Here are the appropriate proportions for children of different ages:

  • Less than 6 years of age: Around three to five ounces each week
  • From six to eight years old: Around four to six ounces each week
  • From 9 years old and above: Servings grow in size since calorie demands rise, reaching nine to twelve ounces each week (the portion appropriate for grown-ups)

You should bear this in mind: the portions recommended vary depending on the types of fish. For fish catched from streams, lakes and rivers, the servings decrease to one to two ounces per week for kids younger than 6 and two to three ounces for kids aged more than 6. Also, remember not to feed any other fish for your kids during that week.

How can I get my kids to eat it?

In the beginning, you’d better begin with small-sized servings, for example, a teaspoon of smashed fish. Later on, gradually size up the portions. My advice is, you should keep on feeding one type of fish for 3 or 4 days before changing to another type.

Tips for preparing fish for your babies?

  • Take out all the skin and bones to protect your child from choking. Next, smash, puree or choose another way to bring the fish into pieces.
  • Whichever type of fish you feed your kid, remember to cook it thoroughly until it turns opaque and flakes.
  • However, you should not include in your baby’s servings such types of fish as marlin, swordfish and shark. Those fish are likely to contain mercury which can do badly for the brain growth of your child.

Allergies to fish

Keep something like a food diary to track the reactions of your kid to the fish you feed him. By this way, you can know whether your kid is allergic to or intolerant of any seafood.

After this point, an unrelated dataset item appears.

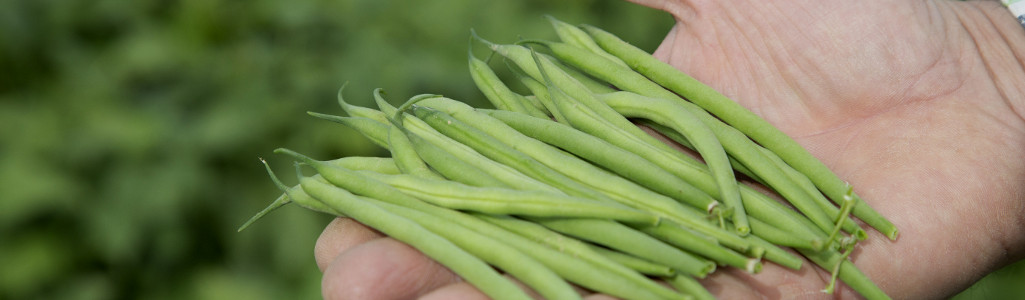 Haricots verts dans la main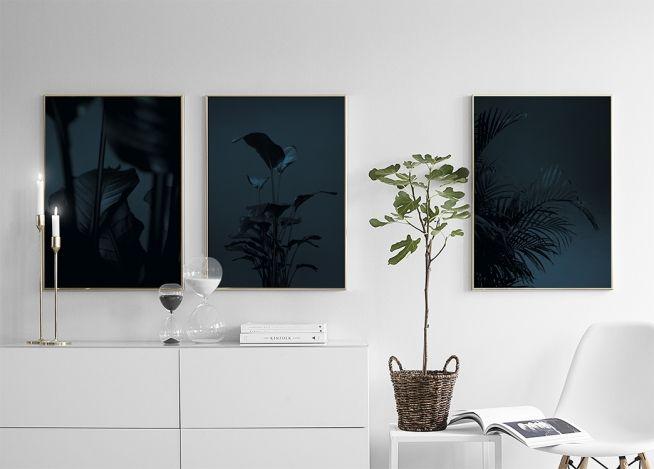Black plant, poster in de groep Posters bij Desenio AB (8619)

Since shellfish are riskier to cause allergies than other fish, you should not add them into your kid’s meal till they turn one year old. If seafood allergies are heritable, you should consult a doctor before you decide to fees your baby any fish or shellfish.

The Verdict

The most frequent question to ask when feeding your baby is Which Fish are Most Nutritious for babies? When it comes to fish, the worthiest nutrient is omega-3 fatty acids.

In my opinion, You would do better choosing salmon or tuna because it is rich in omega 3 fatty acids and fish oil that are very good for your babies’ heart health and developing brains.